Metaphor, Analogy & ProtoThinker
Clay Beckner: Author
PT and Natural Language
The Metaphor/Analogy group is interested in enhancing ProtoThinker's ability to interpret and generate linguistically complex utterances. ProtoThinker is already quite competent at analyzing simple propositions semantically. By first using numerous clues to determine the syntactic structure of a sentence, PT is able to convert sentences of a natural language (English) into the language of predicate logic. But what happens when the relationship between a proposition's surface content and its overall logical meaning is not straightforward? Such is the case with metaphorical and ironic utterances, in which a speaker's overall intention cannot be determined merely by adding together the logical function of the individual words. The metaphor/analogy group of the PT Project is interested in enhancing PT's ability to interpret (and generate) these indirect types of propositions. In more general terms, we are using Artificial Intelligence as a starting point in an investigation of the cognitive and aesthetic functions of metaphor.
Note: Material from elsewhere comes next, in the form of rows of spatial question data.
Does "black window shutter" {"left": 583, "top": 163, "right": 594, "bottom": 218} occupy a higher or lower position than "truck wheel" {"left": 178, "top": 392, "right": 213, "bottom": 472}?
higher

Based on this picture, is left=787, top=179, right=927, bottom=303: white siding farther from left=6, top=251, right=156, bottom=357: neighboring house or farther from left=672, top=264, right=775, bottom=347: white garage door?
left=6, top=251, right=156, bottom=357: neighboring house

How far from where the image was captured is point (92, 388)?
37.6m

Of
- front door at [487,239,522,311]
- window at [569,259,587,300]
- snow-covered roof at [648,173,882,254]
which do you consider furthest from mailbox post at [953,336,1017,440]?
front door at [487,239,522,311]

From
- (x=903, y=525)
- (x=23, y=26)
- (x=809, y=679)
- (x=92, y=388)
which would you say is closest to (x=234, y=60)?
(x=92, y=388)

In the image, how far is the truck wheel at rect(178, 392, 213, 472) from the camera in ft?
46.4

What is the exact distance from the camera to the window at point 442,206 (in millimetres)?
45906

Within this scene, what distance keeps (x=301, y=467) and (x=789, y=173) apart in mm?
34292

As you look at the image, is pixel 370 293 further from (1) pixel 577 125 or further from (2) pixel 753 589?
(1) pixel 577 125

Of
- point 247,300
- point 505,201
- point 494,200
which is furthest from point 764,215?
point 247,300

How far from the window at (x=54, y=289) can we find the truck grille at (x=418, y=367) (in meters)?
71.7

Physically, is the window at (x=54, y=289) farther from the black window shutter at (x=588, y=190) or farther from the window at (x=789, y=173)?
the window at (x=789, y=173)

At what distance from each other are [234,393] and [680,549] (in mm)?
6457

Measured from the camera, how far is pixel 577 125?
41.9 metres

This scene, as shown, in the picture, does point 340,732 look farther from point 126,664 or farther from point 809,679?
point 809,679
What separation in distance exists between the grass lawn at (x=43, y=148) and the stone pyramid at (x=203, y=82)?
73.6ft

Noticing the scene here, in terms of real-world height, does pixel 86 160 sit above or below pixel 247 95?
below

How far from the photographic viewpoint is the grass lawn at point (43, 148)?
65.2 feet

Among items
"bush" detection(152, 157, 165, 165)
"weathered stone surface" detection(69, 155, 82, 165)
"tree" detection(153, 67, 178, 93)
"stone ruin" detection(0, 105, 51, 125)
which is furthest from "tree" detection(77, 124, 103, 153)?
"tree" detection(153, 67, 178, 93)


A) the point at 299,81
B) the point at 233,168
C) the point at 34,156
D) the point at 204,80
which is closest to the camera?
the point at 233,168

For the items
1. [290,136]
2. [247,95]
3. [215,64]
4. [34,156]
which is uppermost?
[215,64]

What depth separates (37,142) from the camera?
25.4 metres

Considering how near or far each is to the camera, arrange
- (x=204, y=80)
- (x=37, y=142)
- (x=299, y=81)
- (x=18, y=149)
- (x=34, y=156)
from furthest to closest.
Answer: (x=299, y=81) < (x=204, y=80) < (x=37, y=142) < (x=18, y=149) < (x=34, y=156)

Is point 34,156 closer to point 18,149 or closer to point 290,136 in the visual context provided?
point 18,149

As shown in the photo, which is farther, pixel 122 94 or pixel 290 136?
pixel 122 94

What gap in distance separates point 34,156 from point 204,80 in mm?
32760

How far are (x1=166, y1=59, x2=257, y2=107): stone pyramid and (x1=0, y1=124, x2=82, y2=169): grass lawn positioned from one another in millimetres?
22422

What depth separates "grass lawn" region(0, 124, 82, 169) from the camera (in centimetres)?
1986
Metaphor, Poetry, and Intelligence
Metaphor, in its broadest sense, might be defined as a description of one thing using the language of another thing. Speakers use such indirect linguistic devices for a variety of reasons; it would be premature to dismiss metaphors as mere linguistic frills that are somehow superfluous to a model of the human mind. Rather, discussion of metaphor and analogy leads us directly into the issues at the heart of the PT Project: What is intelligence? What is needed for personhood? Linguists (George Lakoff in particular) have argued that use of metaphor is not merely restricted to poetic language. Rather, metaphor underlies everyday speech and is one of the fundamental mechanisms whereby we adapt to new or challenging situations. Such familiarizing metaphors, in which we describe new experiences in terms of old ones (or unfamiliar ideas in terms of familiar ones) might even be a necessary condition for intelligence.
Of course, speakers and writers of a natural language make use of 'poetic' metaphors as well. Such defamiliarizing metaphors complement the function of familiarizing metaphors, by providing a means beyond the limitations of a static language. The Metaphor/Analogy group is investigating both types of metaphors using a simulation approach with ProtoThinker.